● **INSTRUCTIONS TO FOLLOW**: Within the records that follow, restate exactly the lines from the line with "Japon Balıkları Kanvas Tablo" down to the line with "Каким будет Peugeot 408?", including both. Omit the pictures.

Collection entries
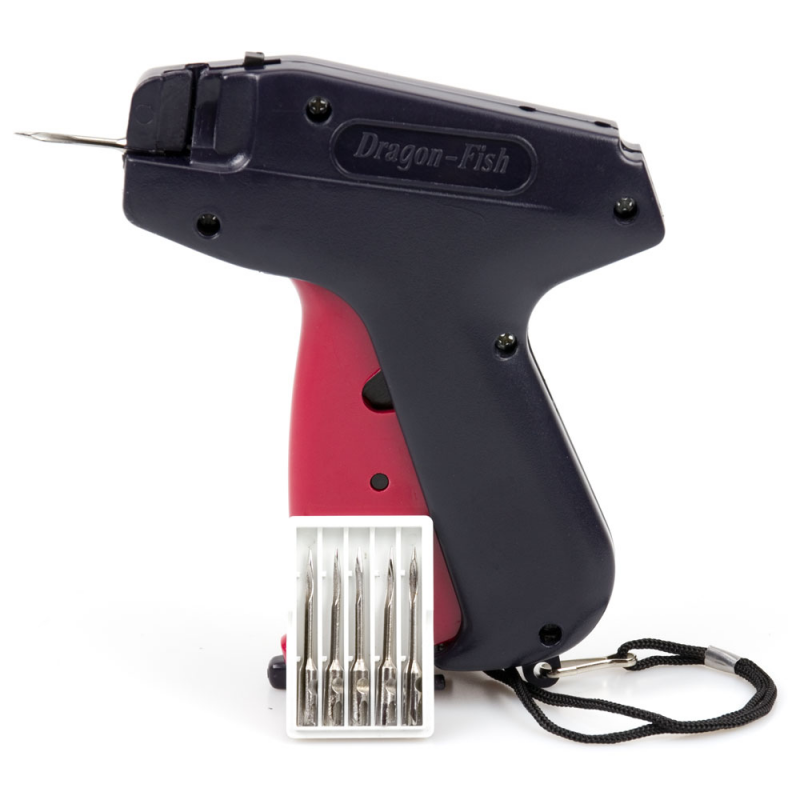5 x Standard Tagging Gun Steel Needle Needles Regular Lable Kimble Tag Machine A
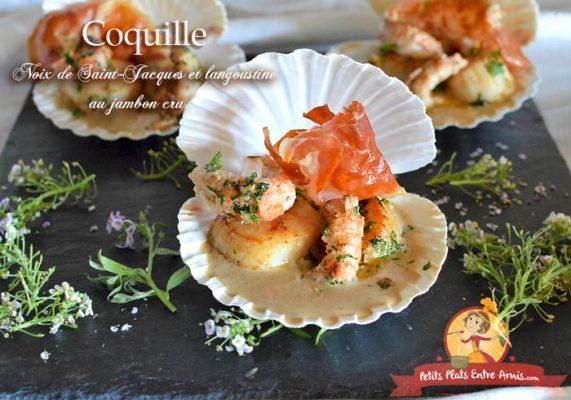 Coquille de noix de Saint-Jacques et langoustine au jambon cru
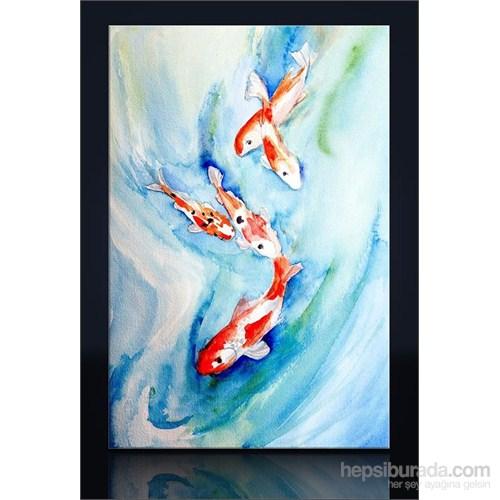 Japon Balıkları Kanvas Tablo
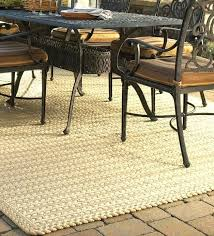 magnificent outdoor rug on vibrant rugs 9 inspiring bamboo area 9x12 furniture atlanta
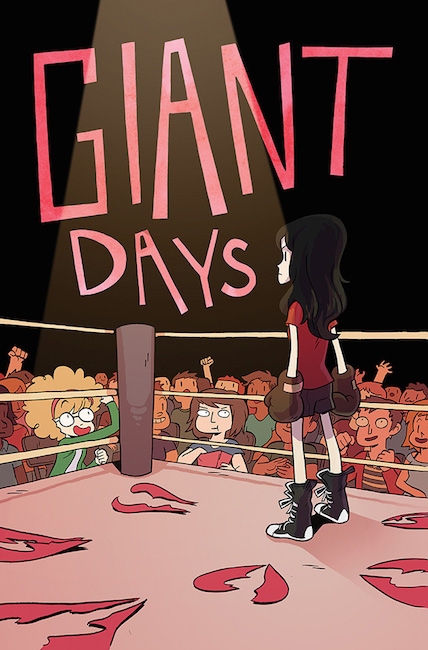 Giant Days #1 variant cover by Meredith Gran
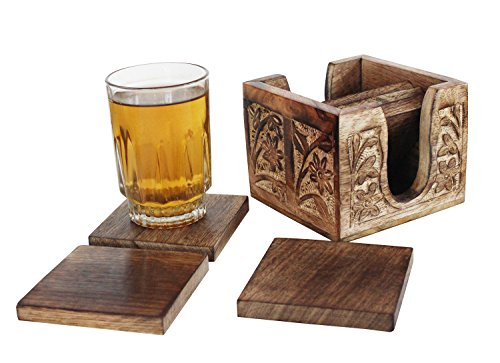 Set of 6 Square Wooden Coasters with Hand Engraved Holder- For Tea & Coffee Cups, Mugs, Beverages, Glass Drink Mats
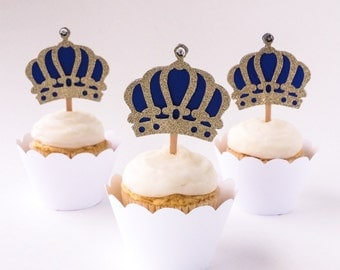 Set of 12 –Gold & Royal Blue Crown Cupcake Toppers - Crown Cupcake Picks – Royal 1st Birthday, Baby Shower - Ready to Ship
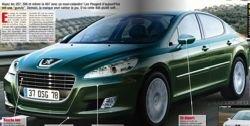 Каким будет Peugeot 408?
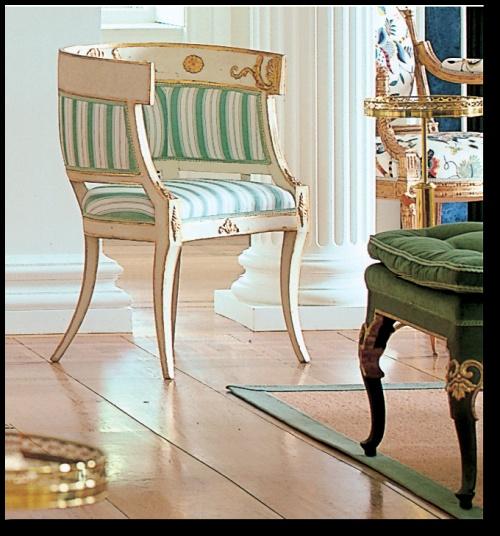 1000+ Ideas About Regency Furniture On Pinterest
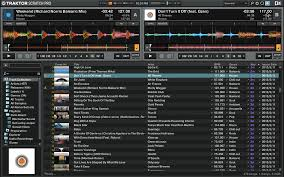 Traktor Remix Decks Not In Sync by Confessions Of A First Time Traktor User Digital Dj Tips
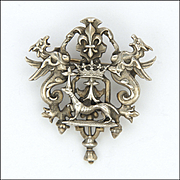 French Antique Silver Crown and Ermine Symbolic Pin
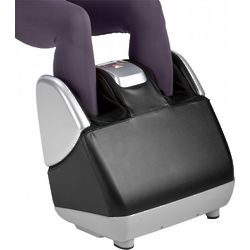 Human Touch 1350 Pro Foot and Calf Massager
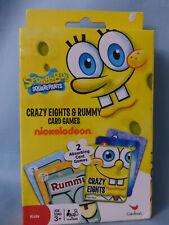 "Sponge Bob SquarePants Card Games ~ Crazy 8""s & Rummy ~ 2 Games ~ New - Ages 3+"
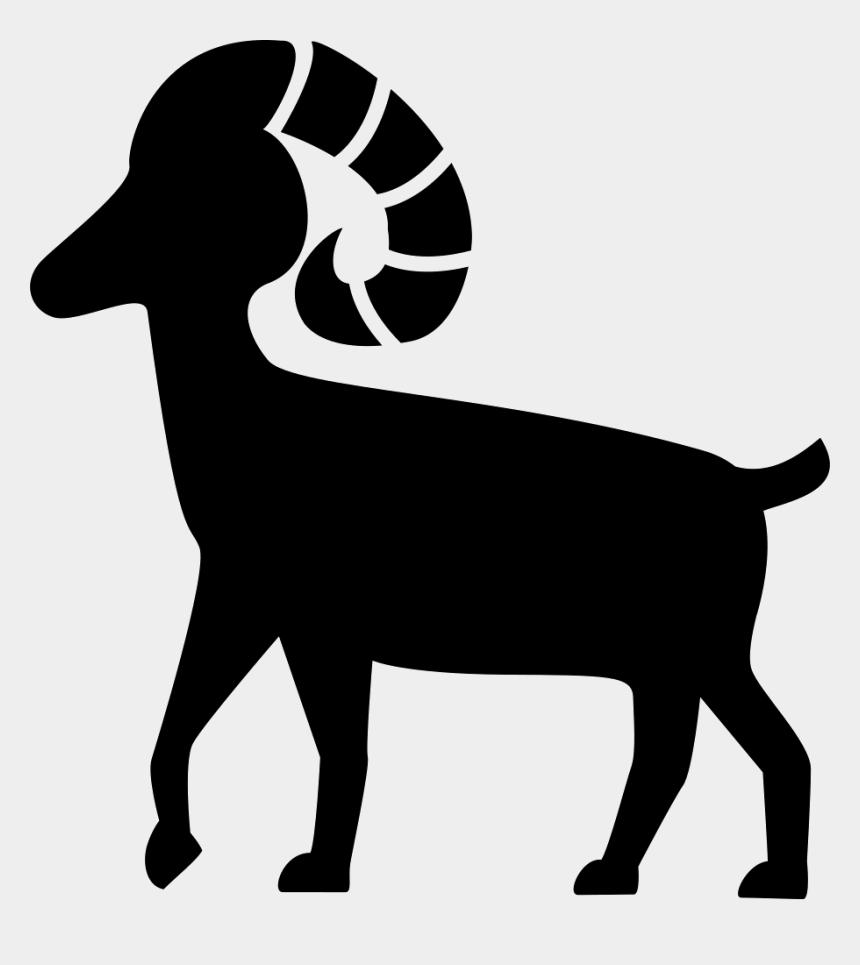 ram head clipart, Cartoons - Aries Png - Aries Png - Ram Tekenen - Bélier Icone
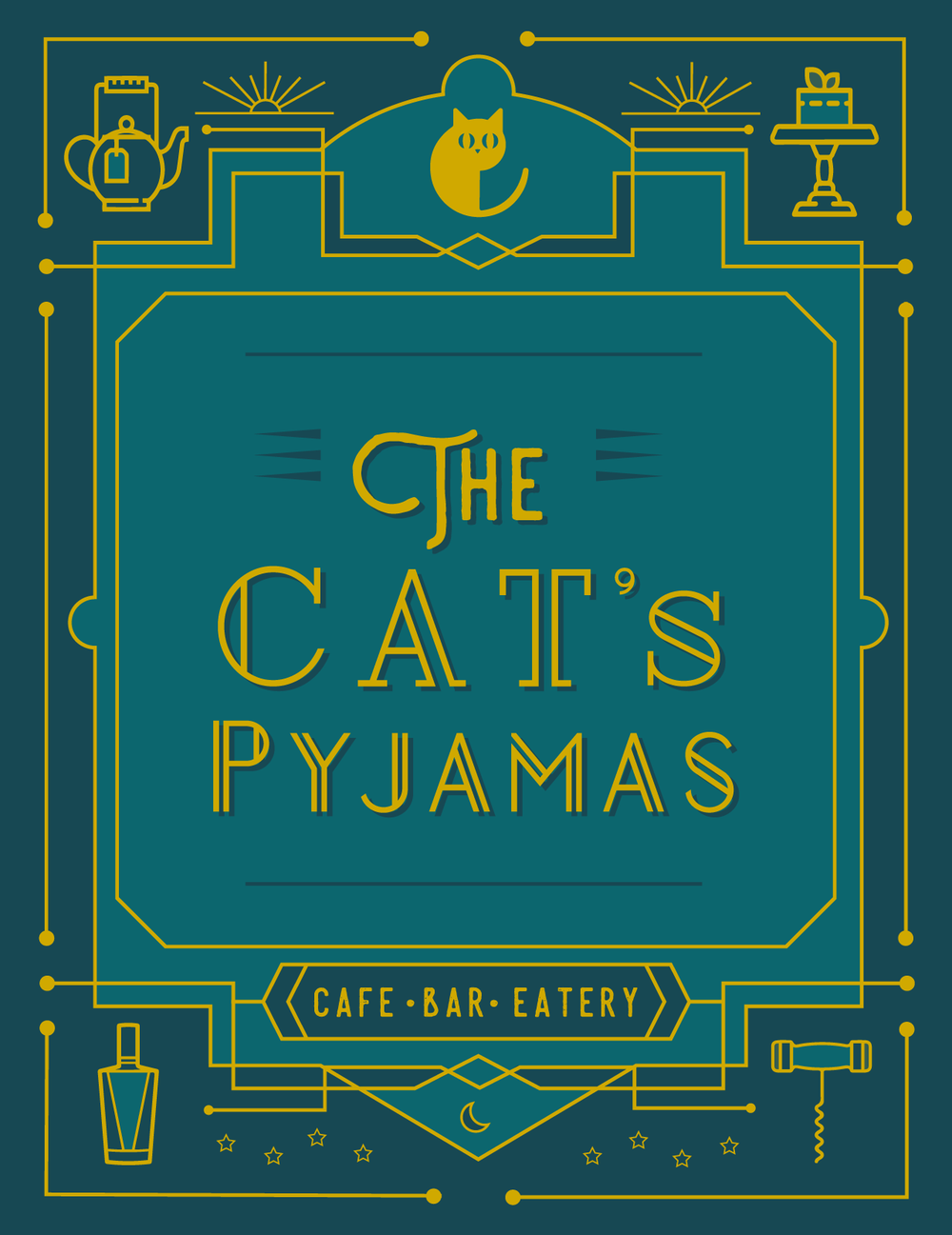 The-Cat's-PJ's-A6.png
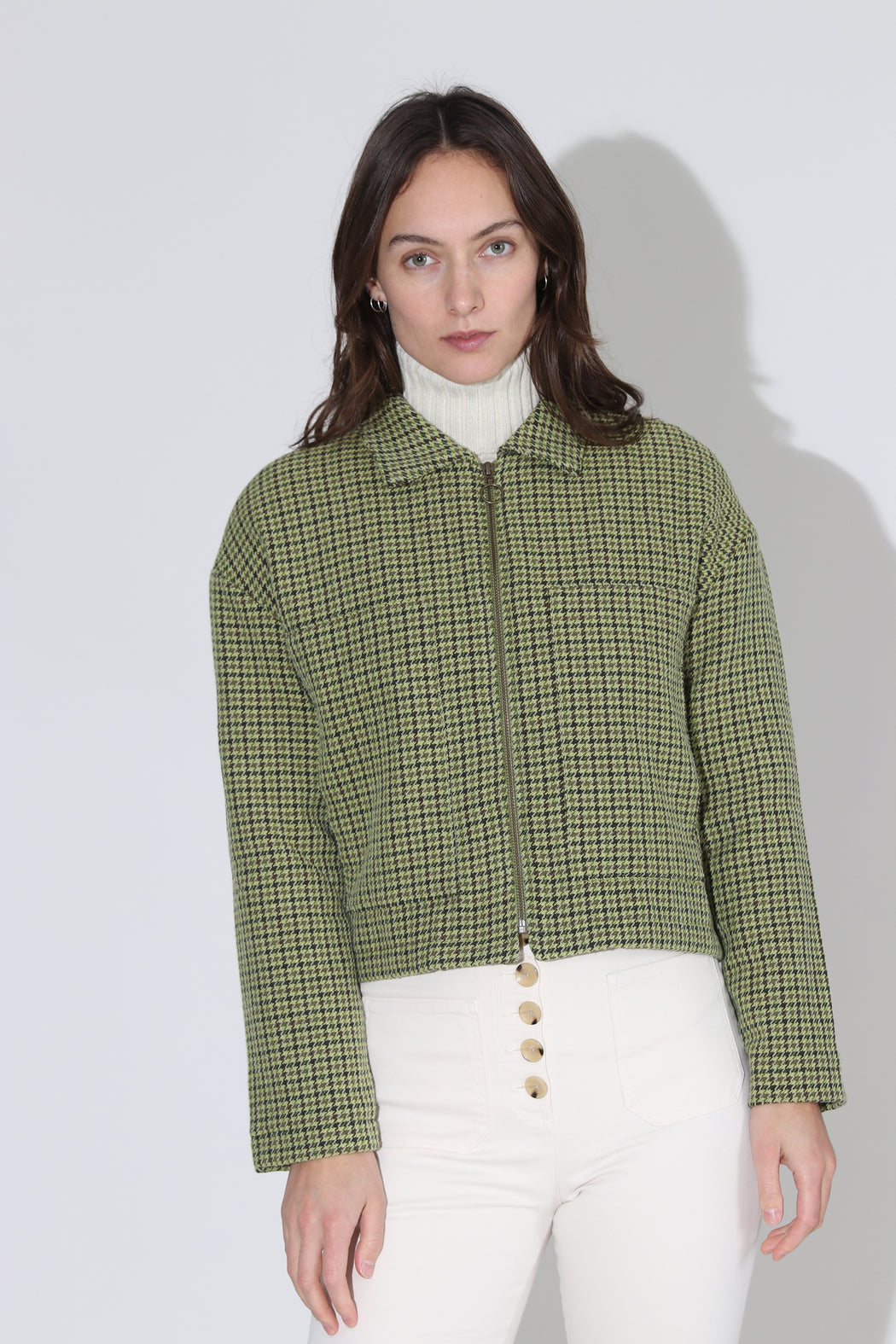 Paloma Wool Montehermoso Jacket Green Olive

● **EXERCISE ANSWER**:
 Japon Balıkları Kanvas Tablo
 magnificent outdoor rug on vibrant rugs 9 inspiring bamboo area 9x12 furniture atlanta
 Giant Days #1 variant cover by Meredith Gran
 Set of 6 Square Wooden Coasters with Hand Engraved Holder- For Tea & Coffee Cups, Mugs, Beverages, Glass Drink Mats
 Set of 12 –Gold & Royal Blue Crown Cupcake Toppers - Crown Cupcake Picks – Royal 1st Birthday, Baby Shower - Ready to Ship
 Каким будет Peugeot 408?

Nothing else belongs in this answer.